Information supplied

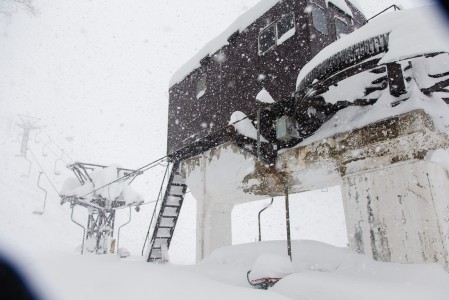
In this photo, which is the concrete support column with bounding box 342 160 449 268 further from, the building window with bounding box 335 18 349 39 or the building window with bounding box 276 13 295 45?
the building window with bounding box 335 18 349 39

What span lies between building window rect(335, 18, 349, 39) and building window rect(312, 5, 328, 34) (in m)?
0.57

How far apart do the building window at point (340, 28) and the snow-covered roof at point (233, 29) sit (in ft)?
1.54

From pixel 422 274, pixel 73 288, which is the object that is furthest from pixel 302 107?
pixel 73 288

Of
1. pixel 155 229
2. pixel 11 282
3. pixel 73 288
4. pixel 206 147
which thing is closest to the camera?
pixel 73 288

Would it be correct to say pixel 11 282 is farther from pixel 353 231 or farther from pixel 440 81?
pixel 440 81

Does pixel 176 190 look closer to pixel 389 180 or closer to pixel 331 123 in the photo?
pixel 331 123

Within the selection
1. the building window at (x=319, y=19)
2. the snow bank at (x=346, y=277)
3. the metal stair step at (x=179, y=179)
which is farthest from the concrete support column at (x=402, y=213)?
the metal stair step at (x=179, y=179)

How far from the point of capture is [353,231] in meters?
6.14

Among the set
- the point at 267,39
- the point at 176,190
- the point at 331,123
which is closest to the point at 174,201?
the point at 176,190

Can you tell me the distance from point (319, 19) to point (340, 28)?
1136mm

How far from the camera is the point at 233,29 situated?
35.5 feet

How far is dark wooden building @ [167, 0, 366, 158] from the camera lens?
8250 millimetres

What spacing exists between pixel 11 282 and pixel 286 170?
6.04 meters

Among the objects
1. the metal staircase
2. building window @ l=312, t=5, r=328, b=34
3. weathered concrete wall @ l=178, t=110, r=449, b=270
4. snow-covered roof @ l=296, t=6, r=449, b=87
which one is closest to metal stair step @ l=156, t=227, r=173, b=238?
the metal staircase
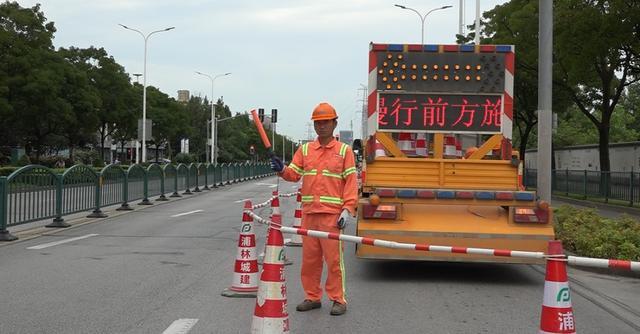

Your instructions
Copy out every one of the rows above word for word, omitting the pictures.

Exercise result
In this photo, which is the concrete support column with bounding box 342 160 449 268 further from, the building window with bounding box 335 18 349 39 or the building window with bounding box 276 13 295 45?
the building window with bounding box 335 18 349 39

What span lies between building window rect(335, 18, 349, 39) and building window rect(312, 5, 328, 34) (in m)?
0.57

How far apart do the building window at point (340, 28) and the snow-covered roof at point (233, 29) sit (in ft)?
1.54

From pixel 422 274, pixel 73 288, which is the object that is furthest from pixel 302 107?
pixel 73 288

Of
1. pixel 155 229
2. pixel 11 282
3. pixel 73 288
4. pixel 206 147
which thing is closest to the camera?
pixel 73 288

Would it be correct to say pixel 11 282 is farther from pixel 353 231 or farther from pixel 440 81?
pixel 440 81

Does pixel 176 190 look closer to pixel 389 180 or closer to pixel 331 123 in the photo?
pixel 331 123

Within the selection
1. the building window at (x=319, y=19)
2. the snow bank at (x=346, y=277)
3. the metal stair step at (x=179, y=179)
which is farthest from the concrete support column at (x=402, y=213)?
the metal stair step at (x=179, y=179)

How far from the point of capture is [353,231] in meters?
6.14

Among the set
- the point at 267,39
- the point at 176,190
- the point at 331,123
which is closest to the point at 174,201?
the point at 176,190

Can you tell me the distance from point (319, 19) to point (340, 28)?
1136mm

How far from the camera is the point at 233,29 situated?
35.5 feet

How far is dark wooden building @ [167, 0, 366, 158] from the camera lens?
8250 millimetres

What spacing exists between pixel 11 282 and pixel 286 170?
6.04 meters

Among the objects
1. the metal staircase
2. building window @ l=312, t=5, r=328, b=34
3. weathered concrete wall @ l=178, t=110, r=449, b=270
4. snow-covered roof @ l=296, t=6, r=449, b=87
which one is closest to metal stair step @ l=156, t=227, r=173, b=238?
the metal staircase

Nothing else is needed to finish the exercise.